Document extract.
F == a LOCAL measure of p because F is very sensitive to ( ie not invariant
     wrt ) a rearrangement (ie reordering by swapping) of values of p.

H == H(x) = Integral[dx.p.ln(1/p)] = -Integral[dx.p.ln(p)] =. -Sum[dx.p.ln(p)]

  == continuous entropy aka differential entropy, in nats due to ln(.) , of a
     continuous r.v. x . Units conversion : nats/ln(2) = 1.4427*nats = bits.
     The values p=0 seem to prevent computations of H, but l'Hopital's rule
     allows us to simply skip them. Unlike entropies of discrete data, for
            continuous variables :
     H < 0    may result if some values of p(x) > 1 occur ,
     H = oo   may result ,
     H is not invariant wrt transformations ,
     H is not interpretable as average self-information.
     We do not consider such data. However, the mutual information in general :

     I(y;x) = I(x;y) = H(x) - H(x|y) = H(y) - H(y|x) = H(x) + H(y) - H(x,y)

     I(y;x) = 0.5ln(2pie V(x)) + 0.5ln( 2pie V(y) )

               - ln(2pie S(x)S(y)sqrt(1 - r))  = -0.5ln(1 - r^2)  for a

      joint Gaussian pdf with r == r(x,y) == a correlation coefficient <> 0.

      is invariant to any reversible transformation ie to any 1-to-1 mapping .

H == a COMBINATORIAL measure of overall disorder . Combinatorial, because H is
     invariant wrt reordering (ie rearrangement by swapping) of values of p .
     In fact entropy of a discrete r.v. is a logarithm of a combinatorial
     product to which Stirling's approximation was applied, thus turning a
     product into a sum and getting rid of a multinomial coefficient W.
     W (for Wahrscheinlichkeit) is a number of ways how  n indistinguishable
     elements may form one and the same configuration of n elements.

  H(a.x) = H(x) + log(a)   for a continuous x

  Gaussian pdf ie a normally distributed x is an important one :

  p(x) = exp( -( (x - <x>)^2)/(2V) )/sqrt(2pi.V)

       = exp( -( (x - <x>)/(S.sqrt(2)) )^2) )/(S.sqrt(2pi))

  like eg thermal white noise. A one-dimensional mixture of 2 Gaussians
  p(x), p(y), with means <x>, <y> and variances V(x), V(y) is a weighted sum :

  p(x+y) = w.p(x) + (1-w)p(y) , 0 <= w <= 1,  is a mixture which has :

  the mean       <x+y> = w<x>  + (1-w)<y>
  the variance  V(x+y) = wV(x) + (1-w)V(y) + w(1-w)(<x> - <y>)^2

  The latter formulas are of 1894 by Karl Pearson, try to find them in the
  best books you know of, if you can. Good luck !

Problem statement.
Rewrite the passage of the entropy notes starting at "- ln(2pie S(x)S(y)sqrt(1" and ending at "values of p .", putting "randomness" in place of "disorder".

Given material.
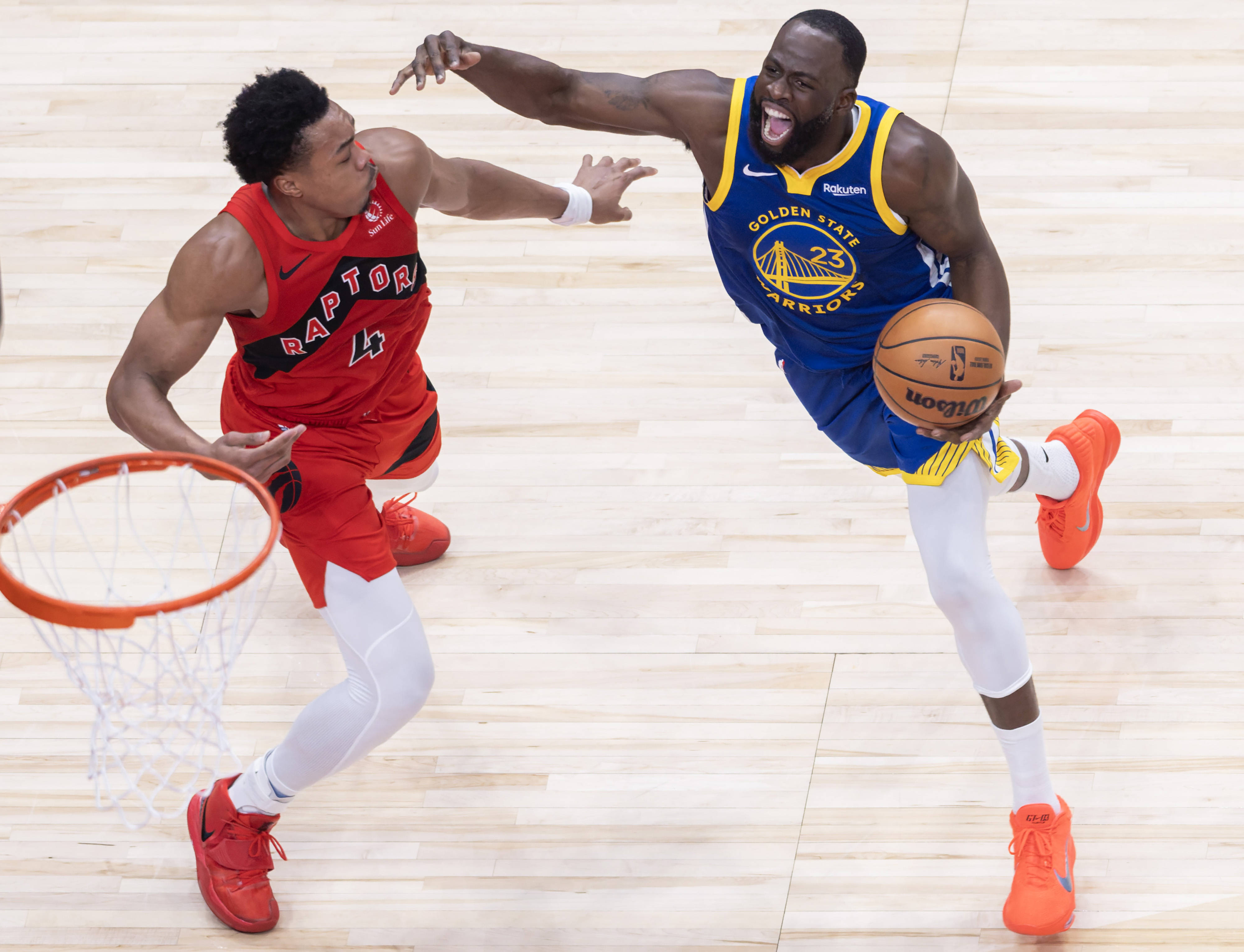 （体育）篮球——NBA常规赛：猛龙胜勇士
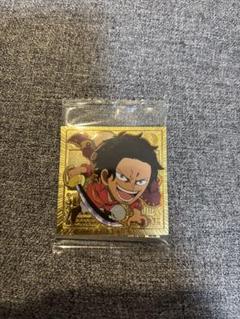 ワンピース LOG.12 ゴールドパラレル　ロジャー　カイドウ　ウエハース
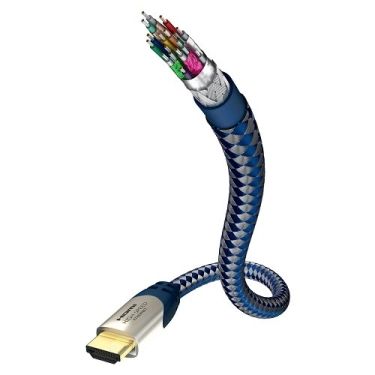 Кабель Inakustik Premium High Speed HDMI Cable with Ethernet 2,0m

Response to this task.
- ln(2pie S(x)S(y)sqrt(1 - r))  = -0.5ln(1 - r^2)  for a

      joint Gaussian pdf with r == r(x,y) == a correlation coefficient <> 0.

      is invariant to any reversible transformation ie to any 1-to-1 mapping .

H == a COMBINATORIAL measure of overall randomness . Combinatorial, because H is
     invariant wrt reordering (ie rearrangement by swapping) of values of p .